Başka bir hevesi, merakı yoktu.”
xxxx
Edebiyat tarihinin en meşhur fotoğrafı da Orhan Veli Kanık, Şinasi Baray, Oktay Rifat ve Melih Cevdet Anday’ın çektirdikleri fotoğraftır. "Fotoğrafın en önemli özelliği, Türk şiirine bambaşka bir yorum getirerek devrimsel bir harekete imza atan Orhan Veli, Oktay Rıfat ve Melih Cevdet’in aynı karede bulundukları tek fotoğraf olmasıdır. 'Garip' akımına atfen kullanılan ve akımla bir anlamda özdeşleşmiştir."
Melih Cevdet'ten hemen "Fotoğraf" şiiri;
"Dört kişi parkta çektirmişiz;
Ben, Oktay, Orhan bir de Şinasi.
Anlaşılan sonbahar;
Kimimiz paltolu, kimimiz ceketli;
Yapraksız arkamızdaki ağaçlar.
Henüz babası ölmemiş Oktay’ın,
Ben bıyıksızım,
Orhan Süleyman Efendi’yi tanımamış.
Lâkin ben hiç böyle mahzun olmadım.
Ölümü hatırlatan ne var bu resimde?
Halbuki hayattayız hepimiz…"
xxxx
Orhan Veli’nin şiirlerinde gençliğin, aşkın, sevdanın, hayatın elbette izi vardır. Tabii biraz da rakının…
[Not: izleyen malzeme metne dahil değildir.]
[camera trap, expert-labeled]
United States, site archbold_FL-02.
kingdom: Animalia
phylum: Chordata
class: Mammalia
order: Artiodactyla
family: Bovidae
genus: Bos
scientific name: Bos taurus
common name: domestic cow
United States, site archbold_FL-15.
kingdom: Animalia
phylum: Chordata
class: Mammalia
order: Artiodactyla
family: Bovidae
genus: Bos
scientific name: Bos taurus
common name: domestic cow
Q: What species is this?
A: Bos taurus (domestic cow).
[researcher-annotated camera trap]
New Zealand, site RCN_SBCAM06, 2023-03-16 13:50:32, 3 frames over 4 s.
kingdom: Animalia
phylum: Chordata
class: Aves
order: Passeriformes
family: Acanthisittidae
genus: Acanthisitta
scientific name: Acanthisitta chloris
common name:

“Macar Lokantası’nda bütün müşterilere Oktay Rifat’a selâm söyletirmiş. Montör Sabri ile geceleri sokakta sarhoş konuşur. Deli eder onu bu dünya,
bu gece, bu yıldızlar,
bu koku, bu tepeden tırnağa çiçek açmış ağaç. Şiir yazıp eskiler alır. Eskiler verip musikiler alır, rakı şişesinde balık olmak ister.
Şiirinin en yüksek alkollü dizesidir bu.
Ama arkadaşı Melih Cevdet bu isteğinin hiç de gerçek bir içicilik özleminden kaynaklanmadığını söyler: Onun ‘bir de rakı şişesinde balık olsam’ dizesi rakıyı anlatmaz.
Ahmet Haşim’in
‘Göllerde bu dem bir kamış olsam’ dizesine naziredir.”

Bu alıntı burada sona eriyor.